23. A relatively high skill premium in some developing countries and hence growing income inequalities by the level – of education – has resulted from the small domestic supply of college graduates and the skill content and price of imported technologies. The liberalization of international trade tends to reinforce the high skill premium trend in the United States and in those developing countries which prefer to import American technologies. It has been estimated that the direct contribution of international trade to the increase in wage inequality in Chile between 1960 and 1996, for example, was about 11 per cent.[xviii] In European countries, on the other hand, trade liberalization tends to depress the growth of the skill premium because of the prevalence of local technologies, smaller domestic markets, competition from the United States and new producers in international markets.

> **DATA SHOWN**:
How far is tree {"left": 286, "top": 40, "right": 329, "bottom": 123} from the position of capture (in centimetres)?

> **SHORT EXERCISE A**: Using the passage on the skill premium, decide whether each statement agrees with it: (i) trade liberalization tends to slow the growth of the skill premium in European countries; (ii) trade directly accounted for about 25 percent of the rise in wage inequality in Chile between 1960 and 1996; (iii) a large domestic supply of college graduates helped produce the high skill premium in some developing countries. Answer yes or no for each and quote the deciding words.
> **SHORT EXERCISE B**: According to the passage on the skill premium, why does trade liberalization tend to hold back the growth of the skill premium in European countries? Answer in one to three sentences.
> **SHORT EXERCISE C**: Write out the passage on the skill premium from "23. A relatively" up to and including "in international markets.", replacing "skill premium" with "wage gap".

> **TASK RESPONSE A**:
(i) Yes: "In European countries, on the other hand, trade liberalization tends to depress the growth of the skill premium"
(ii) No: "the direct contribution of international trade to the increase in wage inequality in Chile between 1960 and 1996, for example, was about 11 per cent"
(iii) No: "has resulted from the small domestic supply of college graduates"

> **TASK RESPONSE B**: Local technologies are prevalent in European countries, and their domestic markets are smaller. They also face competition from the United States and from new producers in international markets.

> **TASK RESPONSE C**:
23. A relatively high wage gap in some developing countries and hence growing income inequalities by the level – of education – has resulted from the small domestic supply of college graduates and the skill content and price of imported technologies. The liberalization of international trade tends to reinforce the high wage gap trend in the United States and in those developing countries which prefer to import American technologies. It has been estimated that the direct contribution of international trade to the increase in wage inequality in Chile between 1960 and 1996, for example, was about 11 per cent.[xviii] In European countries, on the other hand, trade liberalization tends to depress the growth of the wage gap because of the prevalence of local technologies, smaller domestic markets, competition from the United States and new producers in international markets.